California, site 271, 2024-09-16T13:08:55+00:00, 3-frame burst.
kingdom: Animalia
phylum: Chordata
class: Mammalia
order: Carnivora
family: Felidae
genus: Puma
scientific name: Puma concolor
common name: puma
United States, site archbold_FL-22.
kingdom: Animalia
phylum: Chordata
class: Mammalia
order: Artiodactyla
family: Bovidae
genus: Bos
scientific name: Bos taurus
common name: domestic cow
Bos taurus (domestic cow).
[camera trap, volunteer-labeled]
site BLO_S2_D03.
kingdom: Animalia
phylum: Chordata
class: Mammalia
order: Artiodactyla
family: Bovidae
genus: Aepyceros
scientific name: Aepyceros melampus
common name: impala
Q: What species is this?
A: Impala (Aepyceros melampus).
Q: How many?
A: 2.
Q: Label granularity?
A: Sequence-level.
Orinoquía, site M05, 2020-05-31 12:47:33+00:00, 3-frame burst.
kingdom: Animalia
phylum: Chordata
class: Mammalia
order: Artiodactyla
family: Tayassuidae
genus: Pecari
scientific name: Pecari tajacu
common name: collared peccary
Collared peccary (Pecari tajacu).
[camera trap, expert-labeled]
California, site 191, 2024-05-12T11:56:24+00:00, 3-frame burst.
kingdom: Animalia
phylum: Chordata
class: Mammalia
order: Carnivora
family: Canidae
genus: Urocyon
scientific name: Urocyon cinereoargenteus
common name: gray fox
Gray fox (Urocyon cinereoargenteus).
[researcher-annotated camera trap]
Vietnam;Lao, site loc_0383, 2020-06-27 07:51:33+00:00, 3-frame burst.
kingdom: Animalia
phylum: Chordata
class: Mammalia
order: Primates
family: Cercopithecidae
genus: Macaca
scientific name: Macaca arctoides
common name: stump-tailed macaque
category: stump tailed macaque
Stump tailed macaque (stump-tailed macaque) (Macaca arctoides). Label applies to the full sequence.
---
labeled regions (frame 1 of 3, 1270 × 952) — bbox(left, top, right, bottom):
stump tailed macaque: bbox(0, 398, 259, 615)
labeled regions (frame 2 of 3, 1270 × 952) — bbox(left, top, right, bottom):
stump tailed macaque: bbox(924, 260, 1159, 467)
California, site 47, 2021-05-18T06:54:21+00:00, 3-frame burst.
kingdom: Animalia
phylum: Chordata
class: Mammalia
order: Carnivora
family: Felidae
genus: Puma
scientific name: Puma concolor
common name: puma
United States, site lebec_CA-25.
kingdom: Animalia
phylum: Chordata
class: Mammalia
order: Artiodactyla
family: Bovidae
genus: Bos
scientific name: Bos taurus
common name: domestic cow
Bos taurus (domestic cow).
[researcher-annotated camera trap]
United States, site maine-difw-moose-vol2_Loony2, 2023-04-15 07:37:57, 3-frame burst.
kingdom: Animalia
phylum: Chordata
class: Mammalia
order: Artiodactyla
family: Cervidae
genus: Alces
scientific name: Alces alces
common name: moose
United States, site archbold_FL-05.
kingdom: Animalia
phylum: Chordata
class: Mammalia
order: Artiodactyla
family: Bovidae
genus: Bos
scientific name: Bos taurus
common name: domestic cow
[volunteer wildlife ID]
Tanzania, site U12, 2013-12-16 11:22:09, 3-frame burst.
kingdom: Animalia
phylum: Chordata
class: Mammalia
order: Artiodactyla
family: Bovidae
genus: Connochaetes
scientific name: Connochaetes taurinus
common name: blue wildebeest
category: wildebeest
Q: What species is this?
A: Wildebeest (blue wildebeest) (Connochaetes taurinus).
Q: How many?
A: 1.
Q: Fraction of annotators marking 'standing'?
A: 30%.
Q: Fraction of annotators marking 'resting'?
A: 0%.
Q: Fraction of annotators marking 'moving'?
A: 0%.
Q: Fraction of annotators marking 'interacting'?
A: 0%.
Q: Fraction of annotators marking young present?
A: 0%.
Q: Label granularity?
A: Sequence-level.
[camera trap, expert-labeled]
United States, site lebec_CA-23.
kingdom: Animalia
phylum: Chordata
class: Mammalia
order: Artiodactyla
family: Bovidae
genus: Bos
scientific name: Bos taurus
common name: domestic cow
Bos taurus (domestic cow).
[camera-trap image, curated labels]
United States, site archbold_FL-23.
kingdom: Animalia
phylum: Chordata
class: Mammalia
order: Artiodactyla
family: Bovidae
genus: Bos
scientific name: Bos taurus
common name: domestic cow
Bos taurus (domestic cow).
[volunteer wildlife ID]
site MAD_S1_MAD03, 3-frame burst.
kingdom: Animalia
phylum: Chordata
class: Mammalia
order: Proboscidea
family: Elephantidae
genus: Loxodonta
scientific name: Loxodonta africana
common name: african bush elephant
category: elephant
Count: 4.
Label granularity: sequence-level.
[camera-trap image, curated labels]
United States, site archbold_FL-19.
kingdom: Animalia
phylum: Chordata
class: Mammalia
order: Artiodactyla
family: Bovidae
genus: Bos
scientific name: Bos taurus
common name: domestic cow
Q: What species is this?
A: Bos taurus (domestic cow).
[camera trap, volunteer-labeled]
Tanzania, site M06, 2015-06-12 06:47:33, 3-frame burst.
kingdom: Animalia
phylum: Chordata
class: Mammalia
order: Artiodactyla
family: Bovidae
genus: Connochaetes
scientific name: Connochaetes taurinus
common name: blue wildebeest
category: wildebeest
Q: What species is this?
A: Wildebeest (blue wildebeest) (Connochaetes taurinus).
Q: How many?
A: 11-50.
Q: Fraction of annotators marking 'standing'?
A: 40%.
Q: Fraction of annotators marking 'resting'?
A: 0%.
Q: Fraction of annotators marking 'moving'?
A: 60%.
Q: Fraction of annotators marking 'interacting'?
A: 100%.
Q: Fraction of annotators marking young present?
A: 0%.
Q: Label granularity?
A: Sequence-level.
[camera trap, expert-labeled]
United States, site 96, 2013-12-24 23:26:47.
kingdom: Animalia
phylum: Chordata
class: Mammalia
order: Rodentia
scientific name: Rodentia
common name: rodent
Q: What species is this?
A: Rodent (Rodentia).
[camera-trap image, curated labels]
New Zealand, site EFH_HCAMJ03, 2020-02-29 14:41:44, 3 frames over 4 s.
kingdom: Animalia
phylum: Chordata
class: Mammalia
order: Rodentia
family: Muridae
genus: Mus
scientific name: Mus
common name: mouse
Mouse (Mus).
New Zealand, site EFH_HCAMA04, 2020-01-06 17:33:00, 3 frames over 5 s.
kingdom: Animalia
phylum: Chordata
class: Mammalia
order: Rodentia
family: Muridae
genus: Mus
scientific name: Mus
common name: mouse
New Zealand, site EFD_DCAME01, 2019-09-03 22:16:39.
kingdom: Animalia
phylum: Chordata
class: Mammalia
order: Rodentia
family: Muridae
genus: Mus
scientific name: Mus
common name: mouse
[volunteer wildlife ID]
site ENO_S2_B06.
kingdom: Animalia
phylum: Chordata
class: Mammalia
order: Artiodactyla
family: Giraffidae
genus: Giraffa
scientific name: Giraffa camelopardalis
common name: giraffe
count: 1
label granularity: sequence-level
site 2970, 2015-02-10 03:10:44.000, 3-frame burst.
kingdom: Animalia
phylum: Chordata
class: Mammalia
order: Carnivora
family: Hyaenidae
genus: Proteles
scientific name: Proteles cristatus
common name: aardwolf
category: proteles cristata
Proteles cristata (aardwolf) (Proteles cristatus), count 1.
+++
(What the task asks) The records shown above are to be copied exactly, every one of them.

(Answer space)
California, site 271, 2024-09-16T13:08:55+00:00, 3-frame burst.
kingdom: Animalia
phylum: Chordata
class: Mammalia
order: Carnivora
family: Felidae
genus: Puma
scientific name: Puma concolor
common name: puma
United States, site archbold_FL-22.
kingdom: Animalia
phylum: Chordata
class: Mammalia
order: Artiodactyla
family: Bovidae
genus: Bos
scientific name: Bos taurus
common name: domestic cow
Bos taurus (domestic cow).
[camera trap, volunteer-labeled]
site BLO_S2_D03.
kingdom: Animalia
phylum: Chordata
class: Mammalia
order: Artiodactyla
family: Bovidae
genus: Aepyceros
scientific name: Aepyceros melampus
common name: impala
Q: What species is this?
A: Impala (Aepyceros melampus).
Q: How many?
A: 2.
Q: Label granularity?
A: Sequence-level.
Orinoquía, site M05, 2020-05-31 12:47:33+00:00, 3-frame burst.
kingdom: Animalia
phylum: Chordata
class: Mammalia
order: Artiodactyla
family: Tayassuidae
genus: Pecari
scientific name: Pecari tajacu
common name: collared peccary
Collared peccary (Pecari tajacu).
[camera trap, expert-labeled]
California, site 191, 2024-05-12T11:56:24+00:00, 3-frame burst.
kingdom: Animalia
phylum: Chordata
class: Mammalia
order: Carnivora
family: Canidae
genus: Urocyon
scientific name: Urocyon cinereoargenteus
common name: gray fox
Gray fox (Urocyon cinereoargenteus).
[researcher-annotated camera trap]
Vietnam;Lao, site loc_0383, 2020-06-27 07:51:33+00:00, 3-frame burst.
kingdom: Animalia
phylum: Chordata
class: Mammalia
order: Primates
family: Cercopithecidae
genus: Macaca
scientific name: Macaca arctoides
common name: stump-tailed macaque
category: stump tailed macaque
Stump tailed macaque (stump-tailed macaque) (Macaca arctoides). Label applies to the full sequence.
---
labeled regions (frame 1 of 3, 1270 × 952) — bbox(left, top, right, bottom):
stump tailed macaque: bbox(0, 398, 259, 615)
labeled regions (frame 2 of 3, 1270 × 952) — bbox(left, top, right, bottom):
stump tailed macaque: bbox(924, 260, 1159, 467)
California, site 47, 2021-05-18T06:54:21+00:00, 3-frame burst.
kingdom: Animalia
phylum: Chordata
class: Mammalia
order: Carnivora
family: Felidae
genus: Puma
scientific name: Puma concolor
common name: puma
United States, site lebec_CA-25.
kingdom: Animalia
phylum: Chordata
class: Mammalia
order: Artiodactyla
family: Bovidae
genus: Bos
scientific name: Bos taurus
common name: domestic cow
Bos taurus (domestic cow).
[researcher-annotated camera trap]
United States, site maine-difw-moose-vol2_Loony2, 2023-04-15 07:37:57, 3-frame burst.
kingdom: Animalia
phylum: Chordata
class: Mammalia
order: Artiodactyla
family: Cervidae
genus: Alces
scientific name: Alces alces
common name: moose
United States, site archbold_FL-05.
kingdom: Animalia
phylum: Chordata
class: Mammalia
order: Artiodactyla
family: Bovidae
genus: Bos
scientific name: Bos taurus
common name: domestic cow
[volunteer wildlife ID]
Tanzania, site U12, 2013-12-16 11:22:09, 3-frame burst.
kingdom: Animalia
phylum: Chordata
class: Mammalia
order: Artiodactyla
family: Bovidae
genus: Connochaetes
scientific name: Connochaetes taurinus
common name: blue wildebeest
category: wildebeest
Q: What species is this?
A: Wildebeest (blue wildebeest) (Connochaetes taurinus).
Q: How many?
A: 1.
Q: Fraction of annotators marking 'standing'?
A: 30%.
Q: Fraction of annotators marking 'resting'?
A: 0%.
Q: Fraction of annotators marking 'moving'?
A: 0%.
Q: Fraction of annotators marking 'interacting'?
A: 0%.
Q: Fraction of annotators marking young present?
A: 0%.
Q: Label granularity?
A: Sequence-level.
[camera trap, expert-labeled]
United States, site lebec_CA-23.
kingdom: Animalia
phylum: Chordata
class: Mammalia
order: Artiodactyla
family: Bovidae
genus: Bos
scientific name: Bos taurus
common name: domestic cow
Bos taurus (domestic cow).
[camera-trap image, curated labels]
United States, site archbold_FL-23.
kingdom: Animalia
phylum: Chordata
class: Mammalia
order: Artiodactyla
family: Bovidae
genus: Bos
scientific name: Bos taurus
common name: domestic cow
Bos taurus (domestic cow).
[volunteer wildlife ID]
site MAD_S1_MAD03, 3-frame burst.
kingdom: Animalia
phylum: Chordata
class: Mammalia
order: Proboscidea
family: Elephantidae
genus: Loxodonta
scientific name: Loxodonta africana
common name: african bush elephant
category: elephant
Count: 4.
Label granularity: sequence-level.
[camera-trap image, curated labels]
United States, site archbold_FL-19.
kingdom: Animalia
phylum: Chordata
class: Mammalia
order: Artiodactyla
family: Bovidae
genus: Bos
scientific name: Bos taurus
common name: domestic cow
Q: What species is this?
A: Bos taurus (domestic cow).
[camera trap, volunteer-labeled]
Tanzania, site M06, 2015-06-12 06:47:33, 3-frame burst.
kingdom: Animalia
phylum: Chordata
class: Mammalia
order: Artiodactyla
family: Bovidae
genus: Connochaetes
scientific name: Connochaetes taurinus
common name: blue wildebeest
category: wildebeest
Q: What species is this?
A: Wildebeest (blue wildebeest) (Connochaetes taurinus).
Q: How many?
A: 11-50.
Q: Fraction of annotators marking 'standing'?
A: 40%.
Q: Fraction of annotators marking 'resting'?
A: 0%.
Q: Fraction of annotators marking 'moving'?
A: 60%.
Q: Fraction of annotators marking 'interacting'?
A: 100%.
Q: Fraction of annotators marking young present?
A: 0%.
Q: Label granularity?
A: Sequence-level.
[camera trap, expert-labeled]
United States, site 96, 2013-12-24 23:26:47.
kingdom: Animalia
phylum: Chordata
class: Mammalia
order: Rodentia
scientific name: Rodentia
common name: rodent
Q: What species is this?
A: Rodent (Rodentia).
[camera-trap image, curated labels]
New Zealand, site EFH_HCAMJ03, 2020-02-29 14:41:44, 3 frames over 4 s.
kingdom: Animalia
phylum: Chordata
class: Mammalia
order: Rodentia
family: Muridae
genus: Mus
scientific name: Mus
common name: mouse
Mouse (Mus).
New Zealand, site EFH_HCAMA04, 2020-01-06 17:33:00, 3 frames over 5 s.
kingdom: Animalia
phylum: Chordata
class: Mammalia
order: Rodentia
family: Muridae
genus: Mus
scientific name: Mus
common name: mouse
New Zealand, site EFD_DCAME01, 2019-09-03 22:16:39.
kingdom: Animalia
phylum: Chordata
class: Mammalia
order: Rodentia
family: Muridae
genus: Mus
scientific name: Mus
common name: mouse
[volunteer wildlife ID]
site ENO_S2_B06.
kingdom: Animalia
phylum: Chordata
class: Mammalia
order: Artiodactyla
family: Giraffidae
genus: Giraffa
scientific name: Giraffa camelopardalis
common name: giraffe
count: 1
label granularity: sequence-level
site 2970, 2015-02-10 03:10:44.000, 3-frame burst.
kingdom: Animalia
phylum: Chordata
class: Mammalia
order: Carnivora
family: Hyaenidae
genus: Proteles
scientific name: Proteles cristatus
common name: aardwolf
category: proteles cristata
Proteles cristata (aardwolf) (Proteles cristatus), count 1.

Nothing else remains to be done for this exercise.